声音はすでに、いつもの威厳を取り戻している。



「は!失礼しました!」



イリスは姿勢を正し、改めて頭を下げる。



「それで?」



短い追及。



「はい。実は……」



一度、言葉を切る。


そして――


拳を強く握る。


まるで、自分自身を奮い立たせるように。



「七番領地を救って頂きたく馳せ参じました!」



「「!?」」



彼女は言い切った。


空気が一変する。



「どういうことだ?」



「七番領主、アサヒナカエデは、領内の子供たちを人質に、領民に恐怖を植え付けています」



(アサヒナさんが!?)



理解が追いつかない。


だが、言葉は容赦なく続く。



「その支配から、七番領地を救って頂きたいのです!」



「……」



俺が混乱し、リオデルカが静かに思考を巡らせている間、執務室を静寂が包んだ。


そしてゆっくりと、リオデルカが口を開く。



「なるほどな。


 例え血がつながっておらずとも、従わなければ目の前で子供達を殺す、とでも言えば、領民達の心は揺れる。

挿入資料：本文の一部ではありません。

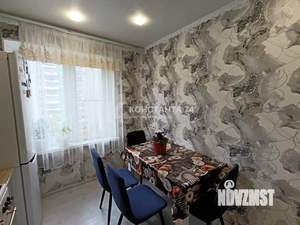 3-к квартира, на длительный срок, 70м2, 5/10 этаж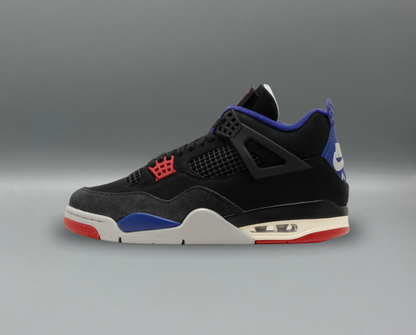Air Jordan 4 Retro "Rare Air"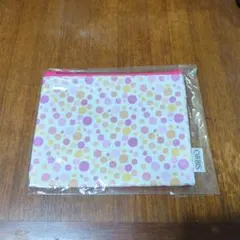 Item thumbnail for item c4f46c1c-9c97-4197-935e-425bda0124c3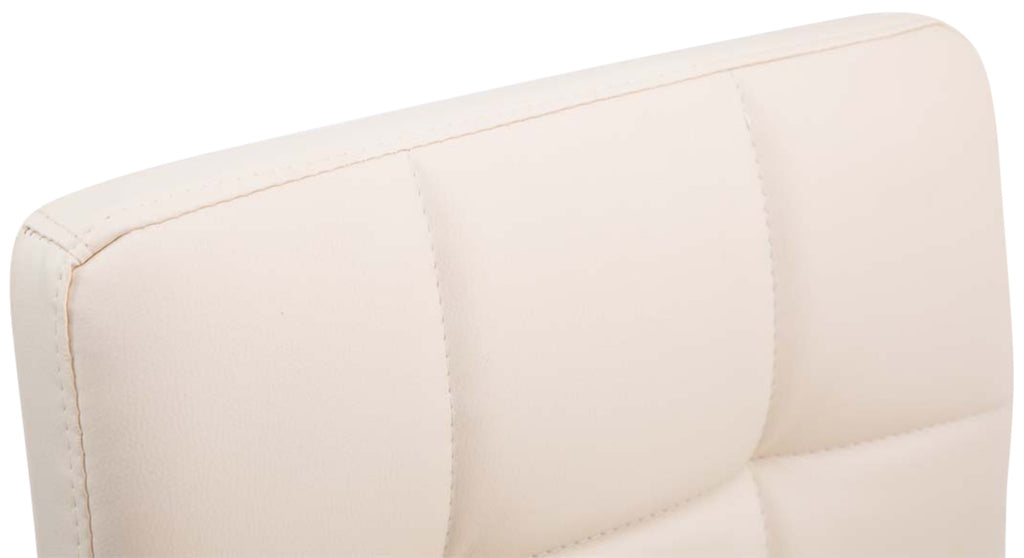 4 vnt. komplektas Lounger Palma V2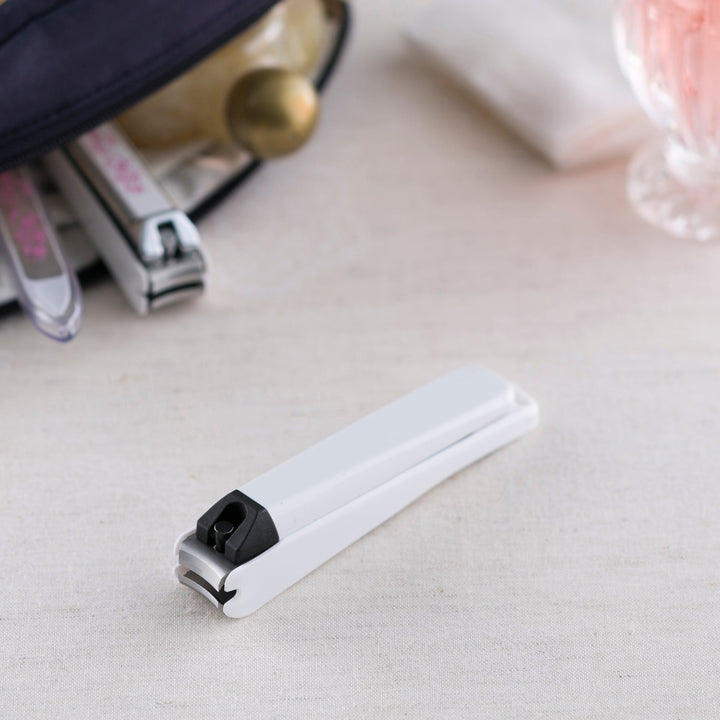 [SYD]New Standard Nail Clipper M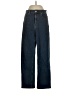 Everlane 100% Cotton Blue Jeans Size 26 waist - photo 1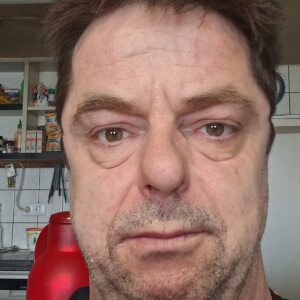 Profilbild von Andreas Lork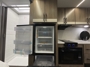 outside-kitchen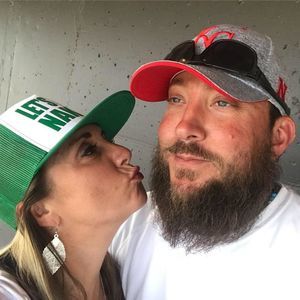 Meet your Posher, Dani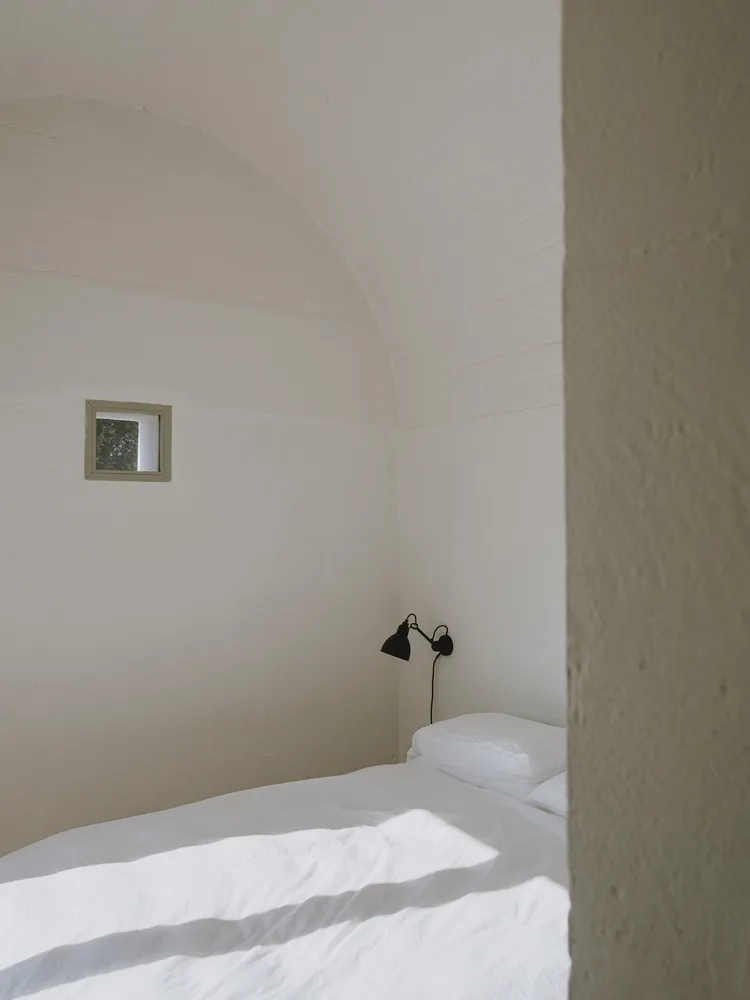 Villa Cardo 11
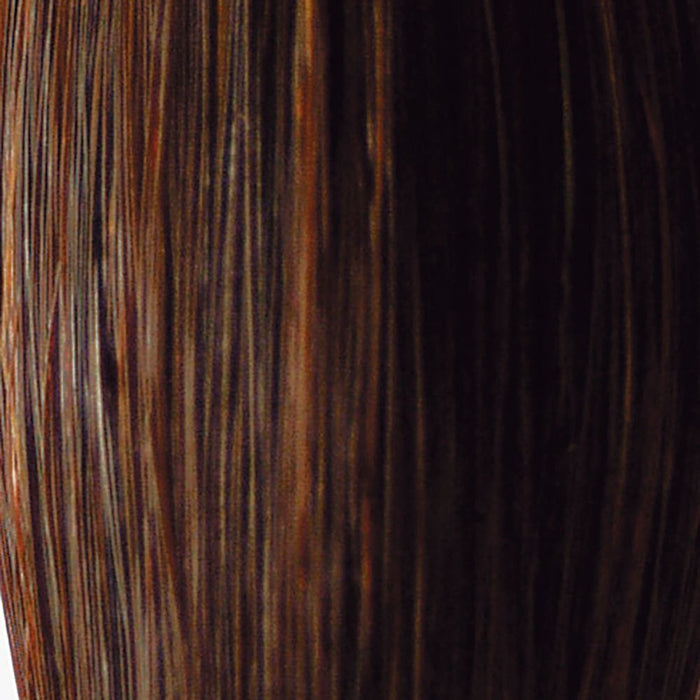 Professional's Choice Trophy Tail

 そして、その矛先がいつ自分に向くかと考えるわけだ」



淡々と結論を口にする。



「はい……」



「戦略的には合理的だが……正義感の強いそなたには耐え難い、というわけか」



「はい……」



イリスは視線を落とす。



「……どう思う?」



リオデルカが俺に振る。



「……」



頭の中が、ひどく混乱していた。



「正直……信じられません……あのアサヒナさんが……」



「そうか……だが人は変わる。極限に置かれればな……そなたがそうだったように」



「!?」



言葉が刺さる。



「ワシもまだ半信半疑だが……似た噂は耳にしておる」



(恐怖で支配する七番領地……)



胸の奥に引っかかるもの。



「一つ聞いていいか?」



俺はイリスを見る。



「なんなりと」



「なぜ、アテーナ……いや十四番領地で俺達を襲っておいて、この話を持ってきた?」



「!?」



イリスの表情が揺れる。



「……」



リオデルカもわずかに目を見開いた。



「気づいておいででしたか……」



(やっぱりか)



「いや、かまをかけただけだ」



「!?」



「その腰につけているのは片手剣だが、お前のサブクラスはグラディエーター。二刀流使いだ」



「……」



「この領地にはいないサブクラスだが、リオさんやミスラ、竜血四侯から接触があった国の重鎮達がいてな。


 その辺の情報も少しはあるんだ」



イリスが視線を落とす。



「あの日、“隠遁者のローブ”を着ていたのはお前だな?」



淡々と説明し、イリスを見る。



「……はい」



「それで?命令か?アサヒナさんの」



「……はい」



「そうか……」



あまりにあっさりした返答に、



「!?」



今度はイリスが困惑の表情を浮かべた。



「それだけですか?」



「知りたかったのはそこだけだ。別にお前を責めたりなんかしない」



「しかし……私は……」



「あの時、お前は本気じゃなかっただろ?」



「!?」



「ほう……それはなぜ?」



リオデルカが興味を示す。



「この前、リリィとミスラの模擬戦を見たんです」



「ふむ」



「リリィの圧倒的なステータスを前にミスラが見せた、“技術”は素晴らしかった。


 リリィをあと一歩まで追い詰めていましたから」



「なるほどな」



「ただ、あの日イリスが見せた技術はミスラ以上でした。


 それに加え、四人がかりでの素晴らしい連携もあった。


 あの大剣持ちのスピードではリリィをやれはしないですが、イリスは違った。


 たぶん彼女が本気でリリィを殺そうと思えば、リリィは死んでいたと思います」



「……」



沈黙。



「リオさん」



「ん?」



「俺はイリスを信じてみようと思います」



「!」



「ほう」



イリスが顔を上げる。


その目に、わずかな光。



「よいのか?」



「はい……。正直、日本にいた時のアサヒナさんの印象だけで言えば信じられません。ですが……」



俺は、膝の上に置く拳を握る。



「ですが、クドウの変わりよう、そしてなにより俺自身の変わりよう……それを知っているから……」



言葉が詰まりかけたところで、



「もうよい」



リオデルカが制する。



「そなたが決めたなら、それに従おう」



彼は、優しい笑みでそう言った。



「……ありがとうございます」



この瞬間、リベリオンの攻略目標は、七番領地となったのだった。






「まぁいいや。それで、どうするつもり?」



意識が現在へと戻る。


アサヒナさんは、不敵な笑みを浮かべたままこちらを見ていた。



「アサヒナさん……さっき迷ってただろ?」



「!?」



その一言で、彼女の笑みが消える。



「でも、アサヒナさんは“それ”を選ばなかった」



「……ッ」



わずかに、顔が歪む。



「だが、俺はその選択肢を選ばせてもらう」



「!」



空気が張り詰める。



「アサヒナカエデ!降伏して、俺の“下”につけ!」



一気に言い切る。


それは――ルールブックに記された、領地を“奪う方法”の一つ。


逃げも誤魔化しもない、真正面からの宣言だった。


そして同時に、七番領地との戦いの始まりを告げる言葉でもあった。